THE REQUEST: Extract every entry word for word.

-------- DATASET EXTRACT --------

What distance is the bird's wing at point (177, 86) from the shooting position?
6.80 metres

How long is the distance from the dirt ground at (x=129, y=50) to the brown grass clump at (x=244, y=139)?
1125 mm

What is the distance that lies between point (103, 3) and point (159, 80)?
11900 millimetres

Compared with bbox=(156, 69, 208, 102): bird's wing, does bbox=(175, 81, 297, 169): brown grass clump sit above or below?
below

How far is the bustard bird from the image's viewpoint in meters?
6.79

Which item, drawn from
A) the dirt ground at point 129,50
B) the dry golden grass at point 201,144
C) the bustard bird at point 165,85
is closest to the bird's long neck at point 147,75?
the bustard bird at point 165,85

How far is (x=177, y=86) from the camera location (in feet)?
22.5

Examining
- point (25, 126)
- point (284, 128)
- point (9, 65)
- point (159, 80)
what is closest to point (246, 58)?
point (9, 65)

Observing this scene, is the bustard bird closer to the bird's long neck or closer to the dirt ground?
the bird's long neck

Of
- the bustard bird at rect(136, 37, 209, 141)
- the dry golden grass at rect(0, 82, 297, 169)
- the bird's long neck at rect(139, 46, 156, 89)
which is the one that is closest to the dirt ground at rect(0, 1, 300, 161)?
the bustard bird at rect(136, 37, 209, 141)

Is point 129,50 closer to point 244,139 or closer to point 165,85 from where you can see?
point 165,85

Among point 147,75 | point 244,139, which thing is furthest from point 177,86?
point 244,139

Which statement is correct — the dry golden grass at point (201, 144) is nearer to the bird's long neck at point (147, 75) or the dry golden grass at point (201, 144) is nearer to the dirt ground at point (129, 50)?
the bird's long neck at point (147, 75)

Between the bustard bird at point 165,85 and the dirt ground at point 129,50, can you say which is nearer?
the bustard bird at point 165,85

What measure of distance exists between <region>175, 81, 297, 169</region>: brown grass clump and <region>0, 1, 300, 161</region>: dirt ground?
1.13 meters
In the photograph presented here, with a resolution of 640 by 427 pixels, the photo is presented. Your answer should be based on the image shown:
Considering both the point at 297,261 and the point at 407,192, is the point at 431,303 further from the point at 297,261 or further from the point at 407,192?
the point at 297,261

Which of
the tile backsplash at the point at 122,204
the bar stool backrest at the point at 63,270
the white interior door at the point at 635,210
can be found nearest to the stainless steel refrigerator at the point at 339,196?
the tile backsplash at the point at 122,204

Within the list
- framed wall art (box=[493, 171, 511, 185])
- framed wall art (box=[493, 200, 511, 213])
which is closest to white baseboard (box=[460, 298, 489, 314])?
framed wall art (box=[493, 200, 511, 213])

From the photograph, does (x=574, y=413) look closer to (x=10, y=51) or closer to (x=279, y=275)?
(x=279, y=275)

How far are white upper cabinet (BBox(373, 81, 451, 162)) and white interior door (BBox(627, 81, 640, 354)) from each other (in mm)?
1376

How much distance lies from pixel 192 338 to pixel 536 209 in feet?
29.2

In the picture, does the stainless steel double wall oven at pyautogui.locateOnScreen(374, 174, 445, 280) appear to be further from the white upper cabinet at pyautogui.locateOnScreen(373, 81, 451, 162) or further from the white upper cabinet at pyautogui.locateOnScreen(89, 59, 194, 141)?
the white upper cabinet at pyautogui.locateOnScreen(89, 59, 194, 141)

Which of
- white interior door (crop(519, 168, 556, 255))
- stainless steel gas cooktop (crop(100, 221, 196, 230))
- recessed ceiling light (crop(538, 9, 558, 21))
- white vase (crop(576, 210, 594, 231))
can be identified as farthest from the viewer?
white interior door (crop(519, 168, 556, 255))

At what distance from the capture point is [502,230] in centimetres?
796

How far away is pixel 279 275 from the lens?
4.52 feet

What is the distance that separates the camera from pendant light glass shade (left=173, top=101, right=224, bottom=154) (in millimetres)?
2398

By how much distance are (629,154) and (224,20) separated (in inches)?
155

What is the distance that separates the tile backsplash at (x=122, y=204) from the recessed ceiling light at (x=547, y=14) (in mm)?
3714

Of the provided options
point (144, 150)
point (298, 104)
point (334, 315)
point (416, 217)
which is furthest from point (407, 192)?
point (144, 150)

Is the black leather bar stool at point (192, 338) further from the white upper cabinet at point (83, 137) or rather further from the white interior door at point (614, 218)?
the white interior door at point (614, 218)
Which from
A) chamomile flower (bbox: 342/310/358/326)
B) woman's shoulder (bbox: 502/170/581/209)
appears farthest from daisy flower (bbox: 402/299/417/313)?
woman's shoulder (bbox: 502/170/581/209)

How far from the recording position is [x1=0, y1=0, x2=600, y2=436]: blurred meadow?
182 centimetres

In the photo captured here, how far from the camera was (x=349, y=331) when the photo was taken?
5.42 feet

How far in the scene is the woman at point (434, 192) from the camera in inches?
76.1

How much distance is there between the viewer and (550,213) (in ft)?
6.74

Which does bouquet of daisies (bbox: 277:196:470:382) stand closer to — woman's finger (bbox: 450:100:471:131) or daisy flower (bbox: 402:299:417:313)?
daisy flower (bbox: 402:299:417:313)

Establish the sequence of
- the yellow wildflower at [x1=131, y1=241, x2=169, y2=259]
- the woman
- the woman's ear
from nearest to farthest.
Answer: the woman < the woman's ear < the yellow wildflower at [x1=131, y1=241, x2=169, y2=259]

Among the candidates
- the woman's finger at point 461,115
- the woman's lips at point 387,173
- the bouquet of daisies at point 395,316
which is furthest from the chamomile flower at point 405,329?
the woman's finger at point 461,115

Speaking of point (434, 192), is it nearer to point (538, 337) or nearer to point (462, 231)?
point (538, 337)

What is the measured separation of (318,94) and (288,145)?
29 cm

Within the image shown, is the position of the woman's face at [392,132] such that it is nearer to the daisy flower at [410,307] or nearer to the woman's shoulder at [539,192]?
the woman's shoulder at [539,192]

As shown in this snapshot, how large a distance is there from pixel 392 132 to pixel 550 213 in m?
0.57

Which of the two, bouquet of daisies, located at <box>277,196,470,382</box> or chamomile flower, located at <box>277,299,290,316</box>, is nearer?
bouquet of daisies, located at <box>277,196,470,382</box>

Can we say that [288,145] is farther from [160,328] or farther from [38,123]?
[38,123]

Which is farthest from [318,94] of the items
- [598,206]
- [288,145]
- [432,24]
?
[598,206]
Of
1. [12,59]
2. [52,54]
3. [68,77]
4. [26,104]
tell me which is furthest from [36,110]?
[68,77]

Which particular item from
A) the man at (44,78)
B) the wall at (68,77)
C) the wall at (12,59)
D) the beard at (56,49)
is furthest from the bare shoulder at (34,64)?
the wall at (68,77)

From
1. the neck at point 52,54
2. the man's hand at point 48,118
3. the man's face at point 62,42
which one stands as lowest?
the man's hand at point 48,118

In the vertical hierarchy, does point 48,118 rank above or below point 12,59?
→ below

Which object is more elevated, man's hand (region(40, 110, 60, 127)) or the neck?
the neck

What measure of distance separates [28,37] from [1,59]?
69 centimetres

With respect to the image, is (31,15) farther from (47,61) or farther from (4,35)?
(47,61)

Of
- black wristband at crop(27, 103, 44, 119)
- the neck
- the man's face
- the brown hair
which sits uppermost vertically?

--------

OUTPUT FOR THIS EXERCISE:
What distance is the bird's wing at point (177, 86) from the shooting position?
6.80 metres

How long is the distance from the dirt ground at (x=129, y=50) to the brown grass clump at (x=244, y=139)?
1125 mm

What is the distance that lies between point (103, 3) and point (159, 80)?
11900 millimetres

Compared with bbox=(156, 69, 208, 102): bird's wing, does bbox=(175, 81, 297, 169): brown grass clump sit above or below?
below

How far is the bustard bird from the image's viewpoint in meters?
6.79

Which item, drawn from
A) the dirt ground at point 129,50
B) the dry golden grass at point 201,144
C) the bustard bird at point 165,85
is closest to the bird's long neck at point 147,75?
the bustard bird at point 165,85

How far is (x=177, y=86) from the camera location (in feet)?
22.5

Examining
- point (25, 126)
- point (284, 128)
- point (9, 65)
- point (159, 80)
what is closest to point (246, 58)?
point (9, 65)

Observing this scene, is the bustard bird closer to the bird's long neck or closer to the dirt ground?
the bird's long neck

Of
- the bustard bird at rect(136, 37, 209, 141)
- the dry golden grass at rect(0, 82, 297, 169)
- the bird's long neck at rect(139, 46, 156, 89)
which is the one that is closest to the dirt ground at rect(0, 1, 300, 161)?
the bustard bird at rect(136, 37, 209, 141)

Is point 129,50 closer to point 244,139 or closer to point 165,85 from where you can see?
point 165,85

Among point 147,75 | point 244,139, which thing is furthest from point 177,86?
point 244,139

Which statement is correct — the dry golden grass at point (201, 144) is nearer to the bird's long neck at point (147, 75) or the dry golden grass at point (201, 144) is nearer to the dirt ground at point (129, 50)?
the bird's long neck at point (147, 75)

Between the bustard bird at point 165,85 and the dirt ground at point 129,50, can you say which is nearer?
the bustard bird at point 165,85

What measure of distance exists between <region>175, 81, 297, 169</region>: brown grass clump and <region>0, 1, 300, 161</region>: dirt ground?
1.13 meters
In the photograph presented here, with a resolution of 640 by 427 pixels, the photo is presented. Your answer should be based on the image shown:
Considering both the point at 297,261 and the point at 407,192, is the point at 431,303 further from the point at 297,261 or further from the point at 407,192?
the point at 297,261

Which of
the tile backsplash at the point at 122,204
the bar stool backrest at the point at 63,270
the white interior door at the point at 635,210
can be found nearest to the stainless steel refrigerator at the point at 339,196?
the tile backsplash at the point at 122,204

Within the list
- framed wall art (box=[493, 171, 511, 185])
- framed wall art (box=[493, 200, 511, 213])
which is closest to white baseboard (box=[460, 298, 489, 314])?
framed wall art (box=[493, 200, 511, 213])

From the photograph, does (x=574, y=413) look closer to (x=10, y=51) or closer to (x=279, y=275)?
(x=279, y=275)

How far are white upper cabinet (BBox(373, 81, 451, 162)) and white interior door (BBox(627, 81, 640, 354)) from each other (in mm)?
1376

How much distance lies from pixel 192 338 to pixel 536 209 in feet?
29.2

In the picture, does the stainless steel double wall oven at pyautogui.locateOnScreen(374, 174, 445, 280) appear to be further from the white upper cabinet at pyautogui.locateOnScreen(373, 81, 451, 162) or further from the white upper cabinet at pyautogui.locateOnScreen(89, 59, 194, 141)?
the white upper cabinet at pyautogui.locateOnScreen(89, 59, 194, 141)

Which of
- white interior door (crop(519, 168, 556, 255))
- stainless steel gas cooktop (crop(100, 221, 196, 230))
- recessed ceiling light (crop(538, 9, 558, 21))
- white vase (crop(576, 210, 594, 231))
can be identified as farthest from the viewer?
white interior door (crop(519, 168, 556, 255))

At what distance from the capture point is [502,230] in centimetres?
796

How far away is pixel 279 275 from the lens?
4.52 feet

What is the distance that separates the camera from pendant light glass shade (left=173, top=101, right=224, bottom=154) (in millimetres)?
2398

By how much distance are (629,154) and (224,20) separated (in inches)?
155

What is the distance that separates the tile backsplash at (x=122, y=204) from the recessed ceiling light at (x=547, y=14) (in mm)?
3714

Of the provided options
point (144, 150)
point (298, 104)
point (334, 315)
point (416, 217)
which is furthest from point (407, 192)?
point (144, 150)

Is the black leather bar stool at point (192, 338) further from the white upper cabinet at point (83, 137) or rather further from the white interior door at point (614, 218)?
the white interior door at point (614, 218)
Which from
A) chamomile flower (bbox: 342/310/358/326)
B) woman's shoulder (bbox: 502/170/581/209)
appears farthest from daisy flower (bbox: 402/299/417/313)?
woman's shoulder (bbox: 502/170/581/209)

How far from the recording position is [x1=0, y1=0, x2=600, y2=436]: blurred meadow?
182 centimetres

In the photo captured here, how far from the camera was (x=349, y=331) when the photo was taken?
5.42 feet

How far in the scene is the woman at point (434, 192) from the camera in inches?
76.1

How much distance is there between the viewer and (550,213) (in ft)?
6.74

Which does bouquet of daisies (bbox: 277:196:470:382) stand closer to — woman's finger (bbox: 450:100:471:131) or daisy flower (bbox: 402:299:417:313)?
daisy flower (bbox: 402:299:417:313)

Establish the sequence of
- the yellow wildflower at [x1=131, y1=241, x2=169, y2=259]
- the woman
- the woman's ear
from nearest to farthest.
Answer: the woman < the woman's ear < the yellow wildflower at [x1=131, y1=241, x2=169, y2=259]

Among the candidates
- the woman's finger at point 461,115
- the woman's lips at point 387,173
- the bouquet of daisies at point 395,316
which is furthest from the chamomile flower at point 405,329?
the woman's finger at point 461,115

Speaking of point (434, 192), is it nearer to point (538, 337) or nearer to point (462, 231)?
point (538, 337)

What is the measured separation of (318,94) and (288,145)?
29 cm

Within the image shown, is the position of the woman's face at [392,132] such that it is nearer to the daisy flower at [410,307] or nearer to the woman's shoulder at [539,192]?
the woman's shoulder at [539,192]

As shown in this snapshot, how large a distance is there from pixel 392 132 to pixel 550 213 in m?
0.57

Which of the two, bouquet of daisies, located at <box>277,196,470,382</box> or chamomile flower, located at <box>277,299,290,316</box>, is nearer?
bouquet of daisies, located at <box>277,196,470,382</box>

Can we say that [288,145] is farther from [160,328] or farther from [38,123]?
[38,123]

Which is farthest from [318,94] of the items
- [598,206]
- [288,145]
- [432,24]
?
[598,206]
Of
1. [12,59]
2. [52,54]
3. [68,77]
4. [26,104]
tell me which is furthest from [36,110]?
[68,77]

Which particular item from
A) the man at (44,78)
B) the wall at (68,77)
C) the wall at (12,59)
D) the beard at (56,49)
is furthest from the bare shoulder at (34,64)?
the wall at (68,77)

From
1. the neck at point 52,54
2. the man's hand at point 48,118
3. the man's face at point 62,42
which one stands as lowest?
the man's hand at point 48,118

In the vertical hierarchy, does point 48,118 rank above or below point 12,59?
→ below

Which object is more elevated, man's hand (region(40, 110, 60, 127)) or the neck?
the neck

What measure of distance separates [28,37] from [1,59]?
69 centimetres

With respect to the image, is (31,15) farther from (47,61) or farther from (4,35)?
(47,61)

Of
- black wristband at crop(27, 103, 44, 119)
- the neck
- the man's face
- the brown hair
which sits uppermost vertically?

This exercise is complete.